Data provided:

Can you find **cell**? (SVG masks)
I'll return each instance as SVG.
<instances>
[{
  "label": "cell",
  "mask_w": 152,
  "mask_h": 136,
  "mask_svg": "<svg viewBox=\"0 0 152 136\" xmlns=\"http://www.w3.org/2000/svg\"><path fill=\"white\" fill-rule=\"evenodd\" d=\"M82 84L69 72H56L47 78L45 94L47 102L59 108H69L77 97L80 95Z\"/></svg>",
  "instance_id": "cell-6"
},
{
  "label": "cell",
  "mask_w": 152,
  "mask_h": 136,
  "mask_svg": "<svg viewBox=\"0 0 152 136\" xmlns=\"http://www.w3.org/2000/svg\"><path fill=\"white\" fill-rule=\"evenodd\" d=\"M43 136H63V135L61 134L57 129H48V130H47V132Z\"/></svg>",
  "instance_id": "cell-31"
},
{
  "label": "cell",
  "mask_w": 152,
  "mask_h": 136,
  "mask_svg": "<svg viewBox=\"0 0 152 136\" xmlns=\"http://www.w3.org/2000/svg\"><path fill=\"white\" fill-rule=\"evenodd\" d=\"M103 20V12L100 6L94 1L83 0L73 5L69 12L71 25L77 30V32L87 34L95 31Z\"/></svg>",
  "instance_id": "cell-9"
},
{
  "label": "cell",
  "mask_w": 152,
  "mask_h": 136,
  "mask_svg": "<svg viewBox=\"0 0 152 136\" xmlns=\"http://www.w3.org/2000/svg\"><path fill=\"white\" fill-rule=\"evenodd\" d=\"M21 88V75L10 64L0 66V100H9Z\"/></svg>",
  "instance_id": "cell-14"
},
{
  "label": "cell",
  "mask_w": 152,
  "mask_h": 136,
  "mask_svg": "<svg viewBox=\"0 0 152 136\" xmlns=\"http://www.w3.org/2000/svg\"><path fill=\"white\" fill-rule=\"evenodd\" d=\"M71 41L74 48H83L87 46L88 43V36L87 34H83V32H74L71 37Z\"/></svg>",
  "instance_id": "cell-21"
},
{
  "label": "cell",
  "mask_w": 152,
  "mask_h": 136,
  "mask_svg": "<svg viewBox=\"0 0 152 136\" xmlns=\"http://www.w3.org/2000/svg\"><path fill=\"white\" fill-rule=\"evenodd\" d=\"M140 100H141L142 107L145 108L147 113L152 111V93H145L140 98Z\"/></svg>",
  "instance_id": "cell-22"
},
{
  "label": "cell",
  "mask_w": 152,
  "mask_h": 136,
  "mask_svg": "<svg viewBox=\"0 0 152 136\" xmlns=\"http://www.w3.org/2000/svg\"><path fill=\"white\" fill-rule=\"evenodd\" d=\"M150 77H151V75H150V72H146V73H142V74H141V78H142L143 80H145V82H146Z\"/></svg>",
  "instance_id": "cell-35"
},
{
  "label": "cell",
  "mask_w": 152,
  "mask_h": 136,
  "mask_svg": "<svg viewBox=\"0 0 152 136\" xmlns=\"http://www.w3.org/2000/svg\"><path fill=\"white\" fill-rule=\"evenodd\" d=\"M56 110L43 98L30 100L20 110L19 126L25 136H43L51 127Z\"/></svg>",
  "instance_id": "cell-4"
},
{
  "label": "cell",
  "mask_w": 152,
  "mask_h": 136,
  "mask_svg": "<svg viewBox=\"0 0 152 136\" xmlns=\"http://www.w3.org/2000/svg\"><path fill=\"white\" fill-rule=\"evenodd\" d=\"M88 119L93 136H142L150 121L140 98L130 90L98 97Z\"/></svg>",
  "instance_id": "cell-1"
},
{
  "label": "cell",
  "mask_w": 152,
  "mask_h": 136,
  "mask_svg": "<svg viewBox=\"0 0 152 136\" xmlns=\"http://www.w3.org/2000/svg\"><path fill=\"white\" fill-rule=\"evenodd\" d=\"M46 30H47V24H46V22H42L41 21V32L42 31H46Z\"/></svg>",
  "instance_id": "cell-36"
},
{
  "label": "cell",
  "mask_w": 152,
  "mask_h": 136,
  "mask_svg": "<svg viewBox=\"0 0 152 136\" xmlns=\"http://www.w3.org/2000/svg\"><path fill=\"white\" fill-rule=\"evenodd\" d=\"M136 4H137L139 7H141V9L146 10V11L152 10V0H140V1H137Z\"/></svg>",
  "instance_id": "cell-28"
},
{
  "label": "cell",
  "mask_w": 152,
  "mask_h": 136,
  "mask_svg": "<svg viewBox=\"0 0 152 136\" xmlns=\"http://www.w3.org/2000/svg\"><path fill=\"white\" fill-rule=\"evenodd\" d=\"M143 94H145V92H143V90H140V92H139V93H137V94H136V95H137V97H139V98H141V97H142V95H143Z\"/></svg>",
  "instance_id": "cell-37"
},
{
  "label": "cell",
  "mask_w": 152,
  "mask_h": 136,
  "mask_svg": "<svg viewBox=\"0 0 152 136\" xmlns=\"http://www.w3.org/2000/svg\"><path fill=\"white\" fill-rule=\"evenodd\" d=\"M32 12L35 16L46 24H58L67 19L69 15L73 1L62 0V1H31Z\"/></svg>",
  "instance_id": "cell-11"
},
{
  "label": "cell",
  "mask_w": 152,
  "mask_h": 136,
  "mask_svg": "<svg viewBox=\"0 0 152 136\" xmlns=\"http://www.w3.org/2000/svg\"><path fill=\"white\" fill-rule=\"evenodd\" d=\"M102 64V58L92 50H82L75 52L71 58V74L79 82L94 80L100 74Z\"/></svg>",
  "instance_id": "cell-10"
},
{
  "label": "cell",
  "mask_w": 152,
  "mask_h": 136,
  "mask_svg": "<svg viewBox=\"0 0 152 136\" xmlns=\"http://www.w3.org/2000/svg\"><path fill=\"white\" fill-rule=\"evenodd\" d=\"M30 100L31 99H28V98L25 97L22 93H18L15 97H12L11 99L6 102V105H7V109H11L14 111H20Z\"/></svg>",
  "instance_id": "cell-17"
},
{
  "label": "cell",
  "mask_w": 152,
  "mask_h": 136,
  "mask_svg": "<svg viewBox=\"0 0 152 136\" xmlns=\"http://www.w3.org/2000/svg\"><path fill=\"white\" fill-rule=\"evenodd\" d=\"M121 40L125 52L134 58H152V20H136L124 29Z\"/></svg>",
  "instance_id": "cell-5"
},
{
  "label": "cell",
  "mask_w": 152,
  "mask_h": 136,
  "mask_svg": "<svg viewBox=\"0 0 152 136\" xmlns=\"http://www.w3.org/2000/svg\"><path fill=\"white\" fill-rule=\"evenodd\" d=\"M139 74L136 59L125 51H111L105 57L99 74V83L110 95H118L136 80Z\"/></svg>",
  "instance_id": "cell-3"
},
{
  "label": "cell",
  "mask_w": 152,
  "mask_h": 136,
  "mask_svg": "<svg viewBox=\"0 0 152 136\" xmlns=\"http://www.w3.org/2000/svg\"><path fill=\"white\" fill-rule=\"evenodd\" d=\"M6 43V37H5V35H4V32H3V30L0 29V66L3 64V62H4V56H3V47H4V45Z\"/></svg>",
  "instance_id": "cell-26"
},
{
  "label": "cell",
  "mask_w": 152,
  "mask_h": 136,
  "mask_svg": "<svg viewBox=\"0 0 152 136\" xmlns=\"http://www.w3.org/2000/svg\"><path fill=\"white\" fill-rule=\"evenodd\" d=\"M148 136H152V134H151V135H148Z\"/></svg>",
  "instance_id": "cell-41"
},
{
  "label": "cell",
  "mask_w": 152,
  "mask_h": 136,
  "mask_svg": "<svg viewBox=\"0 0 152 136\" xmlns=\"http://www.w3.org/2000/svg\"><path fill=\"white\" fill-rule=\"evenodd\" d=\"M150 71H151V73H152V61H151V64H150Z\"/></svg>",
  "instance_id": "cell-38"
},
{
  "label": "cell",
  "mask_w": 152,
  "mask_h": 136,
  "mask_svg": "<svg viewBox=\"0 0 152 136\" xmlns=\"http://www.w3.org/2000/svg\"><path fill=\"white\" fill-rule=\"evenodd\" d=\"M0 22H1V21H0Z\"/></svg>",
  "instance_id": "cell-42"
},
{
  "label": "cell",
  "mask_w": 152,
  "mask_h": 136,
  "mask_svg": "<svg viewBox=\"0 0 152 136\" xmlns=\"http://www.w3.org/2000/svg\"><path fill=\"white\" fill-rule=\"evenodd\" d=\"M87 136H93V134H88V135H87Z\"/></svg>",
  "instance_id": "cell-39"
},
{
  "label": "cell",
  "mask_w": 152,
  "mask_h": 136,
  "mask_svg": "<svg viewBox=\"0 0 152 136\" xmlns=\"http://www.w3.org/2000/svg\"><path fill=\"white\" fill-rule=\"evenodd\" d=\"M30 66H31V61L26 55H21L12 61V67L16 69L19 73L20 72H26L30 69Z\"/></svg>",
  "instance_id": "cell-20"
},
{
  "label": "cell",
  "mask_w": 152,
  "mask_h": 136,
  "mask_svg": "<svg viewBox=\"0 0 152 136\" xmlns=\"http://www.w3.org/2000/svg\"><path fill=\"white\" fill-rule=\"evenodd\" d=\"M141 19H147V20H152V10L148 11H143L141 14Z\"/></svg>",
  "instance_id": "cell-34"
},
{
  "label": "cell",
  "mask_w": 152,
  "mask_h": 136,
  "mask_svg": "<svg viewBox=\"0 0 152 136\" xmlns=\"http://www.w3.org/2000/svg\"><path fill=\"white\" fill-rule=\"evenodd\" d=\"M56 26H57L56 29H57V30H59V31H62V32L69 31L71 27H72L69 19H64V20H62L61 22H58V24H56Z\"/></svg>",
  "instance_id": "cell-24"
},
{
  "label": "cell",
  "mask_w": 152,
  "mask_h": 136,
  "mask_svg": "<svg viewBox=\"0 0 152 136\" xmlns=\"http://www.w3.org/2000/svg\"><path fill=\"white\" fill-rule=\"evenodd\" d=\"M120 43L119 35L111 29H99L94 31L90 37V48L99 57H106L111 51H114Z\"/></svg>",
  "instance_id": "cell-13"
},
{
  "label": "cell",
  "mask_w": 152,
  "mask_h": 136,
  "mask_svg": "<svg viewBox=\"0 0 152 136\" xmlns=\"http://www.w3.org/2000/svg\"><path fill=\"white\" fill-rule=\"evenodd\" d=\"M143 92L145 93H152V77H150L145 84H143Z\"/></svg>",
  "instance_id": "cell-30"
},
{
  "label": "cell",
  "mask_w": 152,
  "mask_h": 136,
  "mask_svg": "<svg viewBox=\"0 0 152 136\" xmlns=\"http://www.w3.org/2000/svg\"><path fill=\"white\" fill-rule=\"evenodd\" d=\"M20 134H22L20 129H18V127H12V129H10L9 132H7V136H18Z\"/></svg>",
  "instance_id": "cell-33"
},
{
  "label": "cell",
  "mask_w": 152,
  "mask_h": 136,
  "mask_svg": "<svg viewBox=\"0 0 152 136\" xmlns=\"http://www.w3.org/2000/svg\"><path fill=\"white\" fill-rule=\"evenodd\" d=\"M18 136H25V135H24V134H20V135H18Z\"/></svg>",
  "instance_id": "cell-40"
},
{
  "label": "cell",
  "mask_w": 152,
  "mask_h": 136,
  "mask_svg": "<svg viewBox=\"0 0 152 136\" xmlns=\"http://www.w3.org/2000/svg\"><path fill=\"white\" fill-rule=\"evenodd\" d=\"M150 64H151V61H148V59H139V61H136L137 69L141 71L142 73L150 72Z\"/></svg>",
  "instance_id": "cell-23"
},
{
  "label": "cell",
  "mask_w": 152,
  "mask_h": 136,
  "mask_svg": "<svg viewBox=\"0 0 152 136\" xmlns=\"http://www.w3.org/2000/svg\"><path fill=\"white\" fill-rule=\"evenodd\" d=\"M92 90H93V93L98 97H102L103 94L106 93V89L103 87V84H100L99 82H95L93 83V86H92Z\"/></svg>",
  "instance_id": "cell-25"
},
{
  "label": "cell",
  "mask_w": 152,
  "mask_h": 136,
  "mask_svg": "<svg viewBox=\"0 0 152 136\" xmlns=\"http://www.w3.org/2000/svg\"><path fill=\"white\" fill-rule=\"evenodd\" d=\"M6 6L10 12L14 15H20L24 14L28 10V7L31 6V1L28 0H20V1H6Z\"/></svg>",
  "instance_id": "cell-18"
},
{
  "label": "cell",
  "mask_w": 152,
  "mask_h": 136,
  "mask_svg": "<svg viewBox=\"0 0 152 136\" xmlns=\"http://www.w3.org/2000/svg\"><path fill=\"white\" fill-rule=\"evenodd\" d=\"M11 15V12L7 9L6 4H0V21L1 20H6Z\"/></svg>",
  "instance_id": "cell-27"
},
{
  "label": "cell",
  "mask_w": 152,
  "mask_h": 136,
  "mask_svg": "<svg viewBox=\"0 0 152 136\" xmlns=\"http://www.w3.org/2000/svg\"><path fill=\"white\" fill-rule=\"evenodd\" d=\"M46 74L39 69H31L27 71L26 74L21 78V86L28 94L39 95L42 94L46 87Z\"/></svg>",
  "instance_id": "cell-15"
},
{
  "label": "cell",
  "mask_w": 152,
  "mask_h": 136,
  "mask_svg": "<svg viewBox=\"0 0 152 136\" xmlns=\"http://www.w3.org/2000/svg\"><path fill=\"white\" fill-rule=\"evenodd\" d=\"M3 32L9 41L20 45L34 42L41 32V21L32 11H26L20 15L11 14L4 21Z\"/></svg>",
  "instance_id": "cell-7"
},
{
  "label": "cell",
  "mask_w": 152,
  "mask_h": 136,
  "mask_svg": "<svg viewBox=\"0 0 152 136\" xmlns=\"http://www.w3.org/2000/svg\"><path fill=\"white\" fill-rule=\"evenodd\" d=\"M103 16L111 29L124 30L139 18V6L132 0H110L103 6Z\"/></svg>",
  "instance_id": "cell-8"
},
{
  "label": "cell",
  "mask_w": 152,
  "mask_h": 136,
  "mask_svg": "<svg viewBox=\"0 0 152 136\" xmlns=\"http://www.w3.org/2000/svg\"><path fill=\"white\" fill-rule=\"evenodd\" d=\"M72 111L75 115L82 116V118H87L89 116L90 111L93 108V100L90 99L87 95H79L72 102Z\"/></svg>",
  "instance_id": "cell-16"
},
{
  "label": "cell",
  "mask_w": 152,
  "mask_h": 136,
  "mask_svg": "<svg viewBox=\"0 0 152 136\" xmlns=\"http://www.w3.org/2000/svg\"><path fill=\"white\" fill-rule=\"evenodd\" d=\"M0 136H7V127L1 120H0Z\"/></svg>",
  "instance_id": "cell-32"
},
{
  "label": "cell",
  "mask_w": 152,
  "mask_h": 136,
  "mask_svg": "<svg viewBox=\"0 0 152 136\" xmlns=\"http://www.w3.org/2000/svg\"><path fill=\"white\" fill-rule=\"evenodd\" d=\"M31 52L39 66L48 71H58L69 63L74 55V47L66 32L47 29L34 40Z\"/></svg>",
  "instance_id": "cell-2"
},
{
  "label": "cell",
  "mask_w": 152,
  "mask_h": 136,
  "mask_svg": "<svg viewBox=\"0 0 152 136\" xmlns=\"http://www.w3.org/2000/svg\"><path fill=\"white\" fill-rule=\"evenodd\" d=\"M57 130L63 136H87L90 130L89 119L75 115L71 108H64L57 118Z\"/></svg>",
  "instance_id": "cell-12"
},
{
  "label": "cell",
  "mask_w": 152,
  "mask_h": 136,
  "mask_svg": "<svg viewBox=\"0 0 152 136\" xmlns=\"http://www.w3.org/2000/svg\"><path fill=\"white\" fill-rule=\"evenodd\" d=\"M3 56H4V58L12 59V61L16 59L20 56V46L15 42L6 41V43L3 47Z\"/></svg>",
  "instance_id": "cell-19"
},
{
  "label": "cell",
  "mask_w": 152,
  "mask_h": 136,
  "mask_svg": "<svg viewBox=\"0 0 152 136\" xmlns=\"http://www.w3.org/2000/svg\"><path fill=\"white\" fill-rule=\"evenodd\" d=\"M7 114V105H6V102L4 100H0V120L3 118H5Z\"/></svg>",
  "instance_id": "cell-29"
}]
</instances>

What is being asked:
Starting at the first line and stopping after the one that contains "20V12L100 6L94 1L83", write out the lines again with each "mask_w" switched to "mask_width" and nothing else altered.

Result below:
Can you find **cell**? (SVG masks)
I'll return each instance as SVG.
<instances>
[{
  "label": "cell",
  "mask_width": 152,
  "mask_h": 136,
  "mask_svg": "<svg viewBox=\"0 0 152 136\" xmlns=\"http://www.w3.org/2000/svg\"><path fill=\"white\" fill-rule=\"evenodd\" d=\"M82 84L69 72H56L47 78L45 94L47 102L59 108H69L77 97L80 95Z\"/></svg>",
  "instance_id": "cell-6"
},
{
  "label": "cell",
  "mask_width": 152,
  "mask_h": 136,
  "mask_svg": "<svg viewBox=\"0 0 152 136\" xmlns=\"http://www.w3.org/2000/svg\"><path fill=\"white\" fill-rule=\"evenodd\" d=\"M43 136H63V135L61 134L57 129H48V130H47V132Z\"/></svg>",
  "instance_id": "cell-31"
},
{
  "label": "cell",
  "mask_width": 152,
  "mask_h": 136,
  "mask_svg": "<svg viewBox=\"0 0 152 136\" xmlns=\"http://www.w3.org/2000/svg\"><path fill=\"white\" fill-rule=\"evenodd\" d=\"M103 20V12L100 6L94 1L83 0L73 5L69 12L71 25L77 30V32L87 34L95 31Z\"/></svg>",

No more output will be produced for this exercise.